Harvard Professor Clayton Christensen, the leading authority on disruptive innovation, says the creation of new businesses that grow entirely new markets is the only source of long-term growth and wealth creation. That is easy to say but hard to do, because it's impossible to predict which startups will be the big winners. Many people analyzing disruptive innovations experience Christensen's paralyzing innovator's dilemma. Developing the capability to start new high-growth businesses is crucial to entrepreneurs, investors, universities and corporations.
Too often a startup entrepreneur starts a new business based on an intuitive insight about an emerging market. To raise an initial round of capital, investors require a long-term business plan with a multi-year financial forecast. Once this looks compelling, the investors write their checks.
The leading evangelist of the lean startup movement, Stanford Professor Steve Blank, anticipates that happens next: "Business plans rarely survive first contact with customers." The entrepreneur finds that some of her assumptions aren't correct, but she's now out of cash. So she revises her business plan and goes back to her investors for more money. They're none too happy but begrudgingly invest more. Then rinse and repeat. Months later the entrepreneur is still finding her way in the market. Out of cash once more, the entrepreneur revises her business plan again. This time the investors balk. The first two plans failed, so the entrepreneur's credibility is shredded.
A similar result occurs if the entrepreneur finds a corporate partner. Corporations have to make large bets to be worth the trouble. So the executive team vets the entrepreneur's detailed, multi-year plan with the operationally excellent, data-driven management tools that work so well in the existing business. This is signed off by multiple layers of management. It doesn't take long to find out that some of the assumptions are off, but the plan is locked in by the big commitment and management sign offs. Now nary can an executive be found who thought this was a good idea as fingers point in anticipation of heads rolling.
The lean startup is an entirely different approach. It acknowledges, as Blank does, that "no one other than venture capitalists and the former Soviet Union requires five year plans to forecast complete unknowns." All involved must acknowledge that at the beginning the entrepreneur doesn't have a business plan, but a business hypothesis.
Startups are not small versions of large corporations. Existing businesses execute a business model. Startups discover one. The lean startup is a systematic, robust process for testing and validating assumptions about how to provide what customers really want. The entrepreneur needs investors or corporate partners willing to fund this discovery process -- the scientific method applied to business models.
The seed capital should be enough to fund the first phase of experiments, where the entrepreneur meets with prospective customers and vendors to test her hypothesis. While as expected some assumptions prove inaccurate, she discovers what is true in the marketplace and revises her hypothesis.
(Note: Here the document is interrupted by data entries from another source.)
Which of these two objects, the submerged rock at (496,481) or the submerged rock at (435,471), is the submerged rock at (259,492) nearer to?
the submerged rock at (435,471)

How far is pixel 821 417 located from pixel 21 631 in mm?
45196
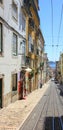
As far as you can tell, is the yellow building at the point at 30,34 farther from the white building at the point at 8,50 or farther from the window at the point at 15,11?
the white building at the point at 8,50

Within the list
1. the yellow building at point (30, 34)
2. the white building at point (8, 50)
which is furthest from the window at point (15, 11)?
the yellow building at point (30, 34)

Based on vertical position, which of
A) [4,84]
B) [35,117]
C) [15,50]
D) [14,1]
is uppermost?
[14,1]

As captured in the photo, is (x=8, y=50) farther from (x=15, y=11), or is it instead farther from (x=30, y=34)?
(x=30, y=34)

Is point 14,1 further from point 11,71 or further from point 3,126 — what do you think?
point 3,126

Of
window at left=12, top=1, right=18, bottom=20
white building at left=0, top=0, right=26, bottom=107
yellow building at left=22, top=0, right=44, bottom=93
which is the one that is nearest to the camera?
white building at left=0, top=0, right=26, bottom=107

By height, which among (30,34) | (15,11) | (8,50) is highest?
(15,11)

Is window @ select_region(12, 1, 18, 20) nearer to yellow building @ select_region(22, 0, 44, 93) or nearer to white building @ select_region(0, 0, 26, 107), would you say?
Answer: white building @ select_region(0, 0, 26, 107)

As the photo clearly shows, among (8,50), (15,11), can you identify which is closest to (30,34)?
(15,11)

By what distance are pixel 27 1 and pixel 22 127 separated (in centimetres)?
2296

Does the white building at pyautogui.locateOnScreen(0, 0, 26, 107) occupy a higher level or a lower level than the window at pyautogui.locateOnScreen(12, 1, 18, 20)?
lower

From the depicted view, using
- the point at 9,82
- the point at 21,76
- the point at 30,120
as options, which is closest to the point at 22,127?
the point at 30,120

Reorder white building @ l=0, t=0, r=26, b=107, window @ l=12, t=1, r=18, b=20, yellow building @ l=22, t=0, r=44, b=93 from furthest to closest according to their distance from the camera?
yellow building @ l=22, t=0, r=44, b=93
window @ l=12, t=1, r=18, b=20
white building @ l=0, t=0, r=26, b=107

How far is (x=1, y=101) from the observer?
21.8 meters

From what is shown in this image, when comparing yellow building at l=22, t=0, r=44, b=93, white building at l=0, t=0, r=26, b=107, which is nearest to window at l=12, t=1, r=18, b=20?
white building at l=0, t=0, r=26, b=107
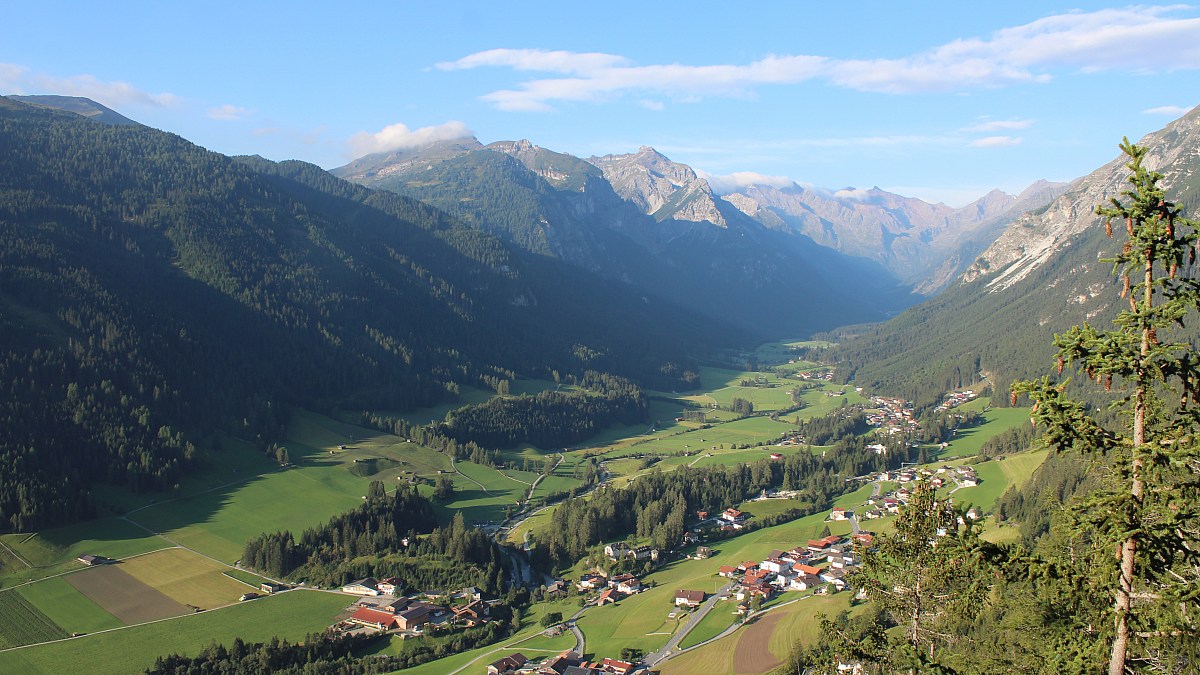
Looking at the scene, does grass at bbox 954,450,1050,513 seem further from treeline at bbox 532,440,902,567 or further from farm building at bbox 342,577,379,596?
farm building at bbox 342,577,379,596

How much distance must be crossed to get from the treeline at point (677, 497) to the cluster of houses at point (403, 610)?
46.4ft

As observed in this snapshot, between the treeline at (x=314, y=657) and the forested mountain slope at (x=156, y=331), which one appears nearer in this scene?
the treeline at (x=314, y=657)

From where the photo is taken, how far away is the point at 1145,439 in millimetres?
12266

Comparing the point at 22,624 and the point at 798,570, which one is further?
the point at 798,570

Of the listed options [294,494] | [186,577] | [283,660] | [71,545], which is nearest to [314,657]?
[283,660]

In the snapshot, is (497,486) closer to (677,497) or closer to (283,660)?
(677,497)

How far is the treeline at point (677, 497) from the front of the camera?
88.9 meters

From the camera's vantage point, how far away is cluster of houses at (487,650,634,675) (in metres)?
56.1

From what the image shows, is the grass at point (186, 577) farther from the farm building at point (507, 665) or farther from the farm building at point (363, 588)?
the farm building at point (507, 665)

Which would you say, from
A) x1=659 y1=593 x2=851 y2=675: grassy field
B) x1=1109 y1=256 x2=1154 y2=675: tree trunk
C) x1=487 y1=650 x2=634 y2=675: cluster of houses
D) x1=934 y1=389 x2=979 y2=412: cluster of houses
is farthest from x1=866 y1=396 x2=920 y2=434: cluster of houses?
x1=1109 y1=256 x2=1154 y2=675: tree trunk

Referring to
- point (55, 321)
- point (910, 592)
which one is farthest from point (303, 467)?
point (910, 592)

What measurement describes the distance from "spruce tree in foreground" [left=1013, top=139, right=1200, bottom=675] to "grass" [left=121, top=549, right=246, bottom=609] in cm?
7378

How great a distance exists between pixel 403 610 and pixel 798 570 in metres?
34.1

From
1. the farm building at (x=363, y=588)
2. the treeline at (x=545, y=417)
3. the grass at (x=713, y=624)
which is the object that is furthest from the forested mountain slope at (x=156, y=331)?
the grass at (x=713, y=624)
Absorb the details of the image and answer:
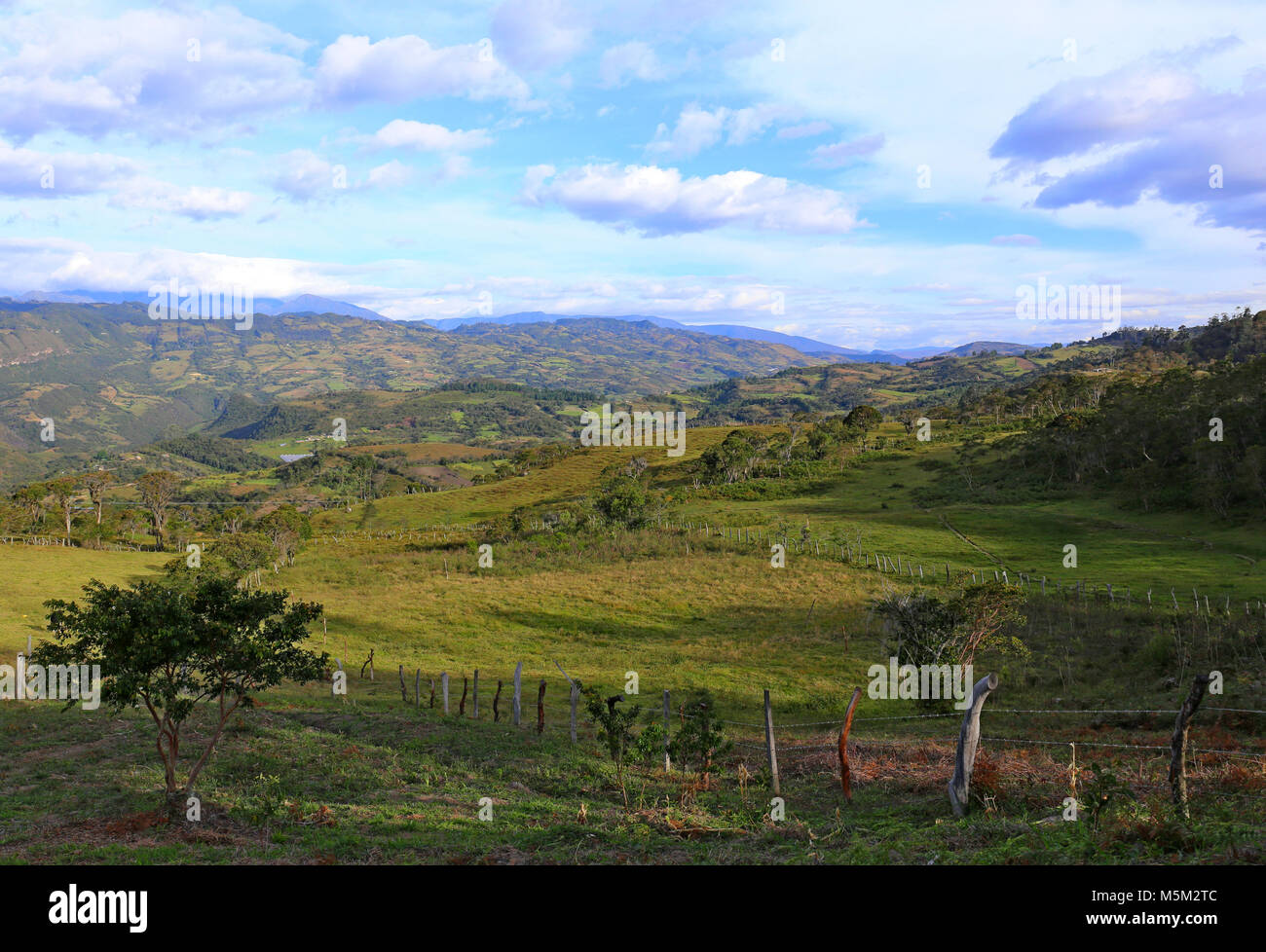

Pleased with her progress, the investors agree to fund enough for the next phase of more narrowly focused experiments. After several iterations, the entrepreneur has sufficient validation to recruit a proven team and raise a large round of capital to shift from discovery to execution of a scalable business model. Even though the business the entrepreneur ends up with is profoundly different than the entrepreneur's original intuition, investors are thrilled with her success.
We need to nurture a community of entrepreneurs, investors, universities and corporations well versed in lean startup principles. Investors too often ask startup entrepreneurs what revenue will be in five years. Investors need to let the entrepreneurs know what they would like for revenue to be so entrepreneurs can plug that into their spreadsheets. Not only don't startup entrepreneurs know what their businesses will be years out, it is unknowable. There is no way entrepreneurs can account for all the serendipitous connections that will cause their businesses to morph in unpredictable ways. Forcing entrepreneurs to write the great American novel is a waste of time and resources.
A long-time corporate VP of Research client frequently emphasizes he can't invest millions of dollars in every early idea I bring him. Instead of placing big bets on a few ideas, a corporation should make small investments in a portfolio of early ideas aligned with their priorities. Then cull many of the ideas after the first milestone and invest a larger amount in the rest. After several rounds, the corporation has invested most of its resources in the winners without knowing at the beginning who the winners will be.